##### AVAILABLE DATA #####

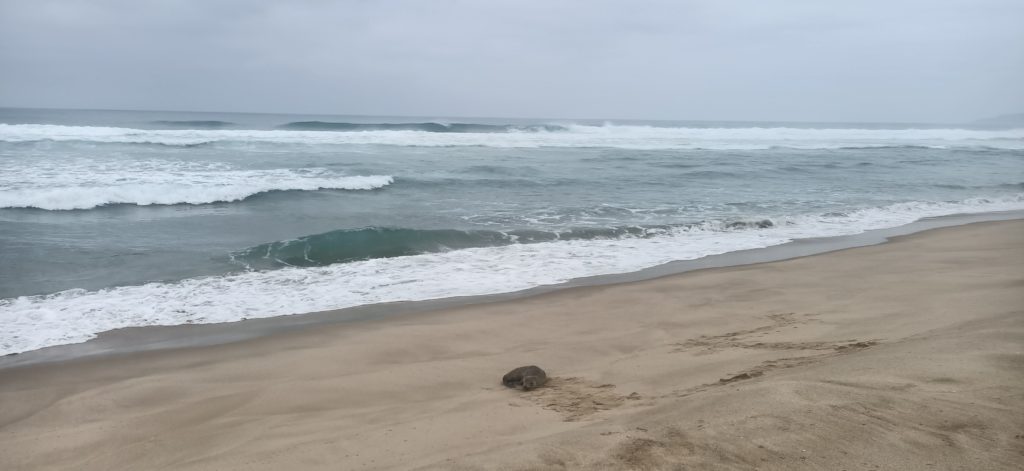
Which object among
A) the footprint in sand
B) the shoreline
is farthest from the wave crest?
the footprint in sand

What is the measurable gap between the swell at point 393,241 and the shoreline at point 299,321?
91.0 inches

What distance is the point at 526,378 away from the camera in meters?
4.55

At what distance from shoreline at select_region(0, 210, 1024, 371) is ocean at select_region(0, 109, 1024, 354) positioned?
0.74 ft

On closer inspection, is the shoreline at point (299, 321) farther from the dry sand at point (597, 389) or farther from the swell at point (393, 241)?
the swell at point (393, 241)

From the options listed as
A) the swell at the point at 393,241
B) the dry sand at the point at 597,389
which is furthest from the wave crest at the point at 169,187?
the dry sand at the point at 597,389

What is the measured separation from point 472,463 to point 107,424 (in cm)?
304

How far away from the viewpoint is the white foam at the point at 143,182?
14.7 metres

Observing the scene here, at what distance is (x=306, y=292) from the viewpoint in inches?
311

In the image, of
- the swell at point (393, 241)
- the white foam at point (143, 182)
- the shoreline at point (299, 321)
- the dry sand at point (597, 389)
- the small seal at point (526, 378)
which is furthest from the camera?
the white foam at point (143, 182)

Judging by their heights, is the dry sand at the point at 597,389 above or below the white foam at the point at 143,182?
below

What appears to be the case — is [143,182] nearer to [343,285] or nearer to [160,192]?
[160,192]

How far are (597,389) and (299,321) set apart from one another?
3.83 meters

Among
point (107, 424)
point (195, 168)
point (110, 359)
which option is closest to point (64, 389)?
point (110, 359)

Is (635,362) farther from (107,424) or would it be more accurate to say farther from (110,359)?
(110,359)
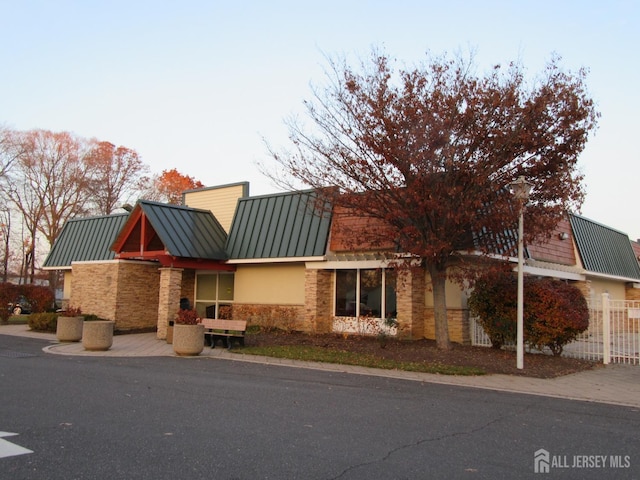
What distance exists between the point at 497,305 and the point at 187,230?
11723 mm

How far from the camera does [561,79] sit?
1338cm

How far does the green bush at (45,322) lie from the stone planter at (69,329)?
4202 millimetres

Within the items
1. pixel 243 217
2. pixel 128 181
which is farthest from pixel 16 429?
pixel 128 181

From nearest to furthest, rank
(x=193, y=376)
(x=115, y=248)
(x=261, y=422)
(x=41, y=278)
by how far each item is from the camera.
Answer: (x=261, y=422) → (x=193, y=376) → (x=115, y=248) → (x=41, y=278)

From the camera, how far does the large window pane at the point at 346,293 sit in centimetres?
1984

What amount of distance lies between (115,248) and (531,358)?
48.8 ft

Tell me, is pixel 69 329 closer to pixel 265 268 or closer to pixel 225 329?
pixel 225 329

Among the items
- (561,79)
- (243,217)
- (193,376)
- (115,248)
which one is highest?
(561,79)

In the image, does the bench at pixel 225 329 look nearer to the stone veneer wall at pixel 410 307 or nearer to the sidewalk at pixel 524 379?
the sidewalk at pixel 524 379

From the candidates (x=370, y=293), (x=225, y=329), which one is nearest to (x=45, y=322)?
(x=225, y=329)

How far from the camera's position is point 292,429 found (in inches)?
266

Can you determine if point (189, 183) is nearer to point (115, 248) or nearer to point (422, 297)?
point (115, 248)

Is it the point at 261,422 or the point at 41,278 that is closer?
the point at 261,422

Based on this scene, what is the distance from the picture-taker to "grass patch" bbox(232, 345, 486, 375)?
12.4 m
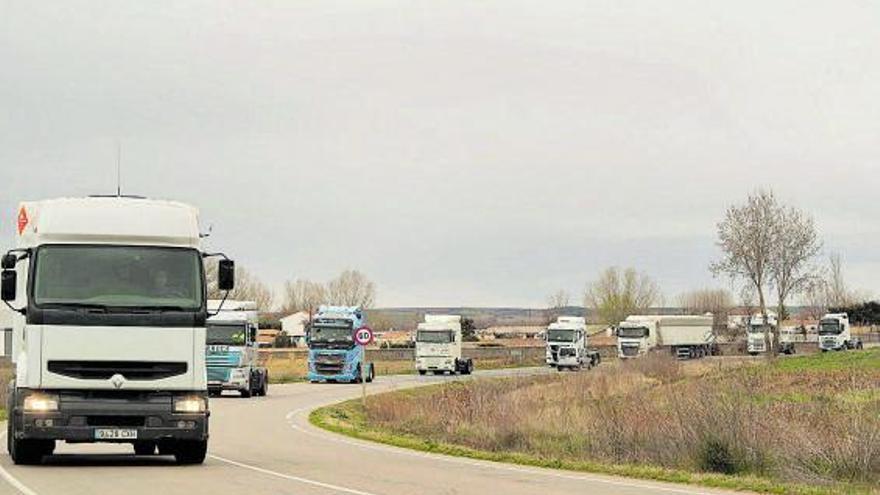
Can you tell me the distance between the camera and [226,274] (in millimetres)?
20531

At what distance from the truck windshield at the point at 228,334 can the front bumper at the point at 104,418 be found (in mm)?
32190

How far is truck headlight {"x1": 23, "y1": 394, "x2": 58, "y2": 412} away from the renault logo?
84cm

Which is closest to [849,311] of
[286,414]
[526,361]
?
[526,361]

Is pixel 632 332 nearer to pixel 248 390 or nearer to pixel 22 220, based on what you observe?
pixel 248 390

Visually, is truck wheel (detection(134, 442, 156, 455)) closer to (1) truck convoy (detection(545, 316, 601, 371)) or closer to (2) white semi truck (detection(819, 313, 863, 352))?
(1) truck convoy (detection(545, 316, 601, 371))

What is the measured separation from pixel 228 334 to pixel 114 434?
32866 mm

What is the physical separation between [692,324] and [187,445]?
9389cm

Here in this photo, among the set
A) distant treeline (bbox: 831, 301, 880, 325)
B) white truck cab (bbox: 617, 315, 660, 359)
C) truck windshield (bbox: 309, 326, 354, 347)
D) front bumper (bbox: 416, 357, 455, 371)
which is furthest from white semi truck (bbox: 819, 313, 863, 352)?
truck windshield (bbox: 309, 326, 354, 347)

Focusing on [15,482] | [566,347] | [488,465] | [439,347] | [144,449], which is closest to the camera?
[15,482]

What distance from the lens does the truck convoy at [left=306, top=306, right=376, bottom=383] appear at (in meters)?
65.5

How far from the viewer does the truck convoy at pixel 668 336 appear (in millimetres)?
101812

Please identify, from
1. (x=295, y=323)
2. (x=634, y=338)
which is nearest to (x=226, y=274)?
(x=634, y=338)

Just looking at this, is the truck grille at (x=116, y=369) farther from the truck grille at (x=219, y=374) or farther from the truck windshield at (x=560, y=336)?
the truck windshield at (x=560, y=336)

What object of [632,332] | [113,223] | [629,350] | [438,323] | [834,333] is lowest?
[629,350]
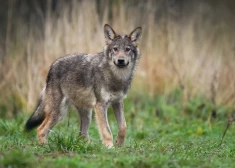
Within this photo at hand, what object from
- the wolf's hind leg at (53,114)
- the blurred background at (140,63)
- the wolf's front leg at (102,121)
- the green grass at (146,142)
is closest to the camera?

#####

TASK TO COMPLETE: Copy out the data above exactly, except the pictures.

EXERCISE SOLUTION:
Which object among
A) the footprint in sand
B) the shoreline
is farthest from the wave crest?
the footprint in sand

What is the measurable gap between the swell at point 393,241 and the shoreline at point 299,321?
91.0 inches

What distance is the point at 526,378 away from the camera in meters?
4.55

At what distance from shoreline at select_region(0, 210, 1024, 371) is ocean at select_region(0, 109, 1024, 354) positioned?
0.74 ft

On closer inspection, is the shoreline at point (299, 321) farther from the dry sand at point (597, 389) or farther from the swell at point (393, 241)?
the swell at point (393, 241)

From the options listed as
A) the swell at the point at 393,241
B) the dry sand at the point at 597,389
which is furthest from the wave crest at the point at 169,187?
the dry sand at the point at 597,389

What is the measured separation from point 472,463 to point 107,424 (in cm)?
304

How far away from the viewpoint is the white foam at the point at 143,182?
14.7 metres

Observing the scene here, at what distance is (x=306, y=292) from the viewpoint in inches?
311

In the image, of
- the swell at point (393, 241)
- the white foam at point (143, 182)
- the shoreline at point (299, 321)
- the dry sand at point (597, 389)
- the small seal at point (526, 378)
which is furthest from the camera?
the white foam at point (143, 182)

Judging by their heights, is the dry sand at the point at 597,389 above or below the white foam at the point at 143,182?
below

What appears to be the case — is [143,182] nearer to [343,285] or nearer to [160,192]?
[160,192]

How far are (597,389) and (299,321) set apart from one another?
3.83 meters

Among
point (107, 424)
point (195, 168)
point (110, 359)
which option is closest to point (64, 389)?
point (110, 359)

Is (635,362) farther from (107,424) or would it be more accurate to say farther from (110,359)?
(110,359)
What distance exists between the point at 497,305 and the point at 187,230?
11723 mm

How far from the camera does [561,79] sit?
1338cm

How far does the green bush at (45,322) lie from the stone planter at (69,329)?
4202 millimetres

Within the items
1. pixel 243 217
2. pixel 128 181
which is farthest from pixel 16 429?
pixel 128 181

From nearest to furthest, rank
(x=193, y=376)
(x=115, y=248)
(x=261, y=422)
(x=41, y=278)
by how far each item is from the camera.
Answer: (x=261, y=422) → (x=193, y=376) → (x=115, y=248) → (x=41, y=278)

From the camera, how far does the large window pane at the point at 346,293 sit in centimetres?
1984

What amount of distance lies between (115,248) and (531,358)?
48.8 ft

Tell me, is pixel 69 329 closer to pixel 265 268 or closer to pixel 225 329?
pixel 225 329

Among the items
- (561,79)
- (243,217)
- (193,376)
- (115,248)
which one is highest?
(561,79)

In the image, does the bench at pixel 225 329 look nearer to the stone veneer wall at pixel 410 307 or nearer to the sidewalk at pixel 524 379?
the sidewalk at pixel 524 379

From the candidates (x=370, y=293), (x=225, y=329), which one is nearest to (x=45, y=322)?
(x=225, y=329)

How far from the camera's position is point 292,429 found (in inches)?
266

Can you determine if point (189, 183) is nearer to point (115, 248) or nearer to point (422, 297)?
point (115, 248)

Is it the point at 261,422 or the point at 41,278 that is closer?
the point at 261,422

Based on this scene, what is the distance from the picture-taker to "grass patch" bbox(232, 345, 486, 375)?
12.4 m
Can you tell me the distance between the camera and [226,274] (in millimetres)?
20531

At what distance from the truck windshield at the point at 228,334 can the front bumper at the point at 104,418 be found (in mm)?
32190

How far is truck headlight {"x1": 23, "y1": 394, "x2": 58, "y2": 412} away from the renault logo?
84cm

Which is closest to [849,311] of
[286,414]
[526,361]
?
[526,361]

Is pixel 632 332 nearer to pixel 248 390 or nearer to pixel 22 220, based on what you observe?
pixel 248 390

Visually, is truck wheel (detection(134, 442, 156, 455)) closer to (1) truck convoy (detection(545, 316, 601, 371)) or closer to (2) white semi truck (detection(819, 313, 863, 352))?
(1) truck convoy (detection(545, 316, 601, 371))

What is the measured separation from pixel 228 334 to pixel 114 434?
32866 mm

What is the physical separation between [692,324] and [187,445]?
9389cm

Here in this photo, among the set
A) distant treeline (bbox: 831, 301, 880, 325)
B) white truck cab (bbox: 617, 315, 660, 359)
C) truck windshield (bbox: 309, 326, 354, 347)
D) front bumper (bbox: 416, 357, 455, 371)
which is furthest from white semi truck (bbox: 819, 313, 863, 352)?
truck windshield (bbox: 309, 326, 354, 347)

Focusing on [15,482] | [566,347] | [488,465] | [439,347] | [144,449], which is closest to the camera?
[15,482]

What distance from the lens does the truck convoy at [left=306, top=306, right=376, bottom=383] appear at (in meters)?
65.5

How far from the viewer does the truck convoy at pixel 668 336 appear (in millimetres)?
101812

Please identify, from
1. (x=295, y=323)
2. (x=634, y=338)
which is nearest to (x=226, y=274)?
(x=634, y=338)

Just looking at this, is the truck grille at (x=116, y=369) farther from the truck grille at (x=219, y=374) or farther from the truck windshield at (x=560, y=336)?
the truck windshield at (x=560, y=336)

What object of [632,332] | [113,223] | [629,350] | [438,323] | [834,333] is lowest?
[629,350]
Within this photo at hand, what object from
- the wolf's hind leg at (53,114)
- the blurred background at (140,63)
- the wolf's front leg at (102,121)
- the green grass at (146,142)
is closest to the camera?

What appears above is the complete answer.